I spent the next five years supporting our Argentine partners as they pushed for legal changes within Argentina, and highlighting with international funders and United Nations bodies just how far the situation on the ground was from guaranteeing a life with dignity. These advocacy efforts paid off, at least on paper: spousal and judicial consent for voluntary sterilisation was declared unnecessary, by law, and sex education was made mandatory.

This year I went back to Argentina to see how much had changed for those women and girls who depend on the public health system for reproductive health care. The answer, depressingly, is not much. Government statistics confirm this. The central question is why.

Part of the explanation is linked to the continued politicisation of issues related to motherhood, population growth, and, at the most basic level, sex. Argentina legalised same-sex marriage last month, meanwhile talking about sex is still taboo.

In July 2010, the national health ministry declared its intention to guarantee access to (already legal) abortion. It immediately backtracked after aggressive questioning in the press.
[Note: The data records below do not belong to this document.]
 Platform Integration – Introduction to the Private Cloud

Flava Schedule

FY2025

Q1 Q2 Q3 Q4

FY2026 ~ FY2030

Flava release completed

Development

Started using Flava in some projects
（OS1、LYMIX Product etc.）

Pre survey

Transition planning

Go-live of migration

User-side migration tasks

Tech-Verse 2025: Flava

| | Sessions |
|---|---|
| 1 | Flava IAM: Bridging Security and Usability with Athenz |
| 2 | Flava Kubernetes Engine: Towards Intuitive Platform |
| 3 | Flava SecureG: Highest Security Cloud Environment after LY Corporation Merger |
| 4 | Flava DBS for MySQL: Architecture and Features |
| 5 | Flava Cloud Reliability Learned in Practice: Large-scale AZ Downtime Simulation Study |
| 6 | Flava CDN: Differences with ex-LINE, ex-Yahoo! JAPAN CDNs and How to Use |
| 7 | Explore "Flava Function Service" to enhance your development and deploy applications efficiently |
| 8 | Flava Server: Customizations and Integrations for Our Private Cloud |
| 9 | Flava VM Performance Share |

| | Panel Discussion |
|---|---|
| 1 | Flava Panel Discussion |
Laws and policies meant to benefit women and girls go unimplemented - such as the legal exceptions to the general criminalisation of abortion, in cases when the pregnant woman's life or health is in the danger or rape. Key statistics and information are not gathered, not processed, or not shared with existing accountability structures, and when they are not, oversight can't happen. This indicates how little the government cares that laws and promises remain unfulfilled.

The report Human Rights Watch released yesterday in Buenos Aires, Illusions of Care, focuses on this lack of accountability. Or rather, it focuses on the fact that women and girls, more than a hundred years after the Argentine congress allowed for abortion in certain circumstances, and more than a quarter of a century since contraception became legalised, still don't have the power to decide whether, with whom or how often to become mothers. I trust in the transformative power of information and the fact that none of the women and girls I spoke to this time expected to be abused. They expect, deserve, and are entitled to better.